Of course, the actual workers would see none of this increased profit.
This presents Gerald as an entitled (feels he deserves special treatment), wealthy, upper-class man with no social responsibility - he agrees with the capitalist ideals, as does his father.This also shows the audience that Gerald is on the villainous side of the story at the start - he does not care about individuals.
'I didn't feel about her as she felt about me'
Gerald openly admits that he did not really have feelings for Eva, but used her for a sexual relationship and kept her as his mistress (woman who has a sexual relationship with a married man).
Priestley does this to show how upper-class people would take what they wanted, regardless of the impact on others, or the emotional toil (strain) it could take.Gerald does not regret his actions, or truly feel sorry for how he treated Eva.

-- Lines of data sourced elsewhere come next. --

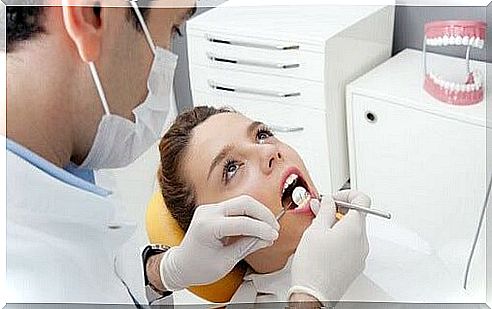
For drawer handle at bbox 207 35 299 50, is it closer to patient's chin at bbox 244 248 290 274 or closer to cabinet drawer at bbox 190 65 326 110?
cabinet drawer at bbox 190 65 326 110

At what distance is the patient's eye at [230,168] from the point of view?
3.01 ft

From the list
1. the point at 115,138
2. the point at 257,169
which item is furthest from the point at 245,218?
the point at 115,138

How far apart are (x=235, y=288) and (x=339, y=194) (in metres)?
0.15

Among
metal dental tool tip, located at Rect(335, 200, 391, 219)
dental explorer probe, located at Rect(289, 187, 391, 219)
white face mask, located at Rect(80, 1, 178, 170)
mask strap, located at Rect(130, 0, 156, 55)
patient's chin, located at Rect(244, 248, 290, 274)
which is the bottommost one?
patient's chin, located at Rect(244, 248, 290, 274)

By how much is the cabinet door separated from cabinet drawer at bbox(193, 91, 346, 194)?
4 centimetres

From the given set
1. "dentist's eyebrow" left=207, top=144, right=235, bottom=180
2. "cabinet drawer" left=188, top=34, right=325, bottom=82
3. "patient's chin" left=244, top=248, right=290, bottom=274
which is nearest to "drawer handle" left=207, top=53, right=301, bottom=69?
"cabinet drawer" left=188, top=34, right=325, bottom=82

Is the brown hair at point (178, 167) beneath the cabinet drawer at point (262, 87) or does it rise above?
beneath

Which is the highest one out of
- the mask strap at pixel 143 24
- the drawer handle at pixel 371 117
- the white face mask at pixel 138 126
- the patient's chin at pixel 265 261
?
the mask strap at pixel 143 24

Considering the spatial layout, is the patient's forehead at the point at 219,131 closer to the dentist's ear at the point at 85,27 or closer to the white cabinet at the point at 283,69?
the white cabinet at the point at 283,69

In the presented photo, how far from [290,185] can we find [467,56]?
10.3 inches

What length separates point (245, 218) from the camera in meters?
0.90

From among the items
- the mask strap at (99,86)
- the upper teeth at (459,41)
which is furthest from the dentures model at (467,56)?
the mask strap at (99,86)

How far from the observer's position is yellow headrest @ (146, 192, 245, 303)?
92 centimetres

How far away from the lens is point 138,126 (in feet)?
3.07
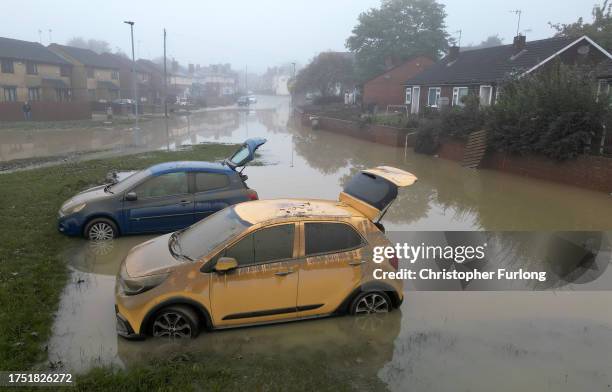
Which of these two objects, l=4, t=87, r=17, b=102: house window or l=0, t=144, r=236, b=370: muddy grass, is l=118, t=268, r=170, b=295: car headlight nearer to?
l=0, t=144, r=236, b=370: muddy grass

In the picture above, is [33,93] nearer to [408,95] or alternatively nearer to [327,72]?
[408,95]

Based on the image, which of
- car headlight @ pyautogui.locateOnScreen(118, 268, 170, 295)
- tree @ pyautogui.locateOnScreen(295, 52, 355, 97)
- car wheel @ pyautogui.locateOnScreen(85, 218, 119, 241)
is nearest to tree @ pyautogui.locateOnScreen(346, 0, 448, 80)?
tree @ pyautogui.locateOnScreen(295, 52, 355, 97)

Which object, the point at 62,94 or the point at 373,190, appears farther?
the point at 62,94

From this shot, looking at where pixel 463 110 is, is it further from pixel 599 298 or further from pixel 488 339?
pixel 488 339

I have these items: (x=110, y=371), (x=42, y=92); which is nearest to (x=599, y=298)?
(x=110, y=371)

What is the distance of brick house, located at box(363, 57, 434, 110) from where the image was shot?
148ft

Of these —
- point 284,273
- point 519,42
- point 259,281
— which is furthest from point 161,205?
point 519,42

Instead, he sees himself as heroic because he rescued Eva and gave her money.
'What about the ring'
Even though Sheila changes dramatically in the play, and breaks her engagement to Gerald because she feels that she does not know him, Gerald proves that he has not changed at all by the end.
He offers Sheila the engagement ring back, suggesting that he wants to forget about everything that happened (the affair) and go on with their lives as normal.
He expects Sheila to agree and pretend that the whole ordeal (unpleasant experience) with Inspector Goole has not happened.
This also proves that he has not learnt anything from the story.